Dibawah tekanan yang diciptakan oleh investor aktivis, tahun terakhir juga menghasilkan peningkatan tajam dalam nilai penawaran pengambilalihan tanpa restu — sebuah taktik yang dulu dianggap tabu, namun kini didukung oleh pemerintah melalui perubahan panduan merger.
Dalam wawancara dengan Financial Times, Niinami mengatakan lonjakan aktivisme dan dampaknya pada para chief executive Jepang, menandai akhir dari dekade-dekade stagnasi, deflasi, dan inersia korporat di negara tersebut.
“30 tahun yang hilang telah berakhir, dan kita menghadapi titik balik besar. Itu harus positif,” kata Niinami, yang memprediksi bahwa aktivisme, perjanjian oleh private equity, dan konsolidasi domestik akan terus meningkat pada tahun 2025.
“Ini adalah titik balik bagi Jepang untuk menjadi lebih efektif, lebih produktif, dan lebih menguntungkan,” kata Niinami, yang menambahkan bahwa manajemen Jepang sekarang akan diwajibkan untuk memberikan perhatian lebih besar pada metrik yang paling penting bagi investor, seperti biaya modal dan pengembalian ekuitas.

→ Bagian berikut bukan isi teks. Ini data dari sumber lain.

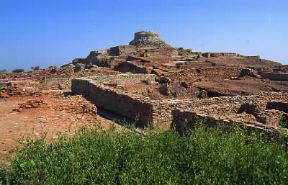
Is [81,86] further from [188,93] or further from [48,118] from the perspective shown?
[48,118]

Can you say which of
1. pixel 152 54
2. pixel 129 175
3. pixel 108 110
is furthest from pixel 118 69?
pixel 129 175

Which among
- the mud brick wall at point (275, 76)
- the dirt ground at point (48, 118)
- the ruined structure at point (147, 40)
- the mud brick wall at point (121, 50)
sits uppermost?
the ruined structure at point (147, 40)

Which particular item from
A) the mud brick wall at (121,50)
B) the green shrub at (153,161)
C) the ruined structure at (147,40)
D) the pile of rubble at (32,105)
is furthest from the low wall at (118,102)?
the ruined structure at (147,40)

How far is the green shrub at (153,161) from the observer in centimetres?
704

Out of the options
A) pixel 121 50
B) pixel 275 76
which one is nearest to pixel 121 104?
pixel 275 76

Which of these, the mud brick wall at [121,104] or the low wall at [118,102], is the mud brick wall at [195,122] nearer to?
the low wall at [118,102]

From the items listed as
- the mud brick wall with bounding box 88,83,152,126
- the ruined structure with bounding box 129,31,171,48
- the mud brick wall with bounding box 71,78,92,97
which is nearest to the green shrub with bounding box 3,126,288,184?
the mud brick wall with bounding box 88,83,152,126

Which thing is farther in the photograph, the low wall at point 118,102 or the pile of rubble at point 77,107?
the pile of rubble at point 77,107

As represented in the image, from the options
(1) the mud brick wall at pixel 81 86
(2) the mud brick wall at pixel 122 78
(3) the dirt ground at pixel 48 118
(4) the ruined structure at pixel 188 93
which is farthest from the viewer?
(2) the mud brick wall at pixel 122 78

Lomba sekarang dimulai, kata Niinami, bagi chief executive untuk membentuk ulang perusahaan mereka sebelum seorang aktivis memberi tahu mereka untuk melakukannya. Penawaran tanpa restu untuk Seven & i oleh Alimentation Couche-Tard dari Kanada telah menegaskan taruhannya, katanya.
“Pesan ini sangat penting untuk mendorong semua CEO untuk memikirkan apa yang salah dengan perusahaan saya? Jika ada sesuatu yang salah, kita harus memperbaikinya, jika tidak kita akan mendapat peringatan besar dari aktivis. Perusahaan-perusahaan yang tertidur sekarang akan terbangun,” kata Niinami.

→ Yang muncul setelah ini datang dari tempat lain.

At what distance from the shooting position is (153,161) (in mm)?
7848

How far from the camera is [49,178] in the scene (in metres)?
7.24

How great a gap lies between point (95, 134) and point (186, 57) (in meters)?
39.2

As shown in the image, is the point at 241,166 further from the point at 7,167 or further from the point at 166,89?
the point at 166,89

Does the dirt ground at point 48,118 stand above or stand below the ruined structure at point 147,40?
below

Selain penawaran tanpa restu sebesar $38 miliar oleh ACT untuk operator toko convenience terbesar Jepang, kesepakatan pada tahun 2024 termasuk upaya Nidec sebesar $1.6 miliar untuk “pengambilalihan tanpa restu” Makino Milling dan pertarungan antara raksasa private equity KKR dan Bain atas grup layanan TI Fuji Soft.

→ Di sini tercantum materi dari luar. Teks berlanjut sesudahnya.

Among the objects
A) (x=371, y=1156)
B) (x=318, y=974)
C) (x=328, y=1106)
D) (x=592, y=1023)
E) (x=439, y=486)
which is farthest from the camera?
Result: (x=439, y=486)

Nicholas Smith, strategis Jepang di CLSA Securities, mengatakan bahwa Jepang sudah menjadi pasar terbesar kedua secara global untuk private equity dan aktivisme. Jepang menyumbang dua pertiga dari peristiwa aktivisme di Asia, katanya, dan semakin jauh mendahului.
Direkomendasikan
“Secara global, investor nilai dan trader acara sedang memperhatikan transaksi Seven & i dengan penuh antusias sebagai titik balik potensial bagi evolusi cepat Jepang menjadi pasar pengendalian korporat,” kata Smith.
Namun, transformasi pasar saham Jepang, peringat penasihat investasi dan penasihat lainnya, seharusnya dipandang sebagai proses yang rapuh. Jeremy White, mitra M&A di firma hukum Morrison Foerster di Tokyo, mengatakan jumlah konfrontasi pemegang saham atau cerita tawaran tanpa restu bisa saja turun pada tahun 2025.
“Saya pikir itu akan menunjukkan bahwa ada cukup gesekan di pasar untuk menghentikan arah perjalanan yang tampaknya. Saya pikir apa yang kita miliki sekarang adalah kecepatan menuju suatu arah tertentu: itu tidak perlu berbalik, hanya menerapkan rem akan cukup buruk,” kata White.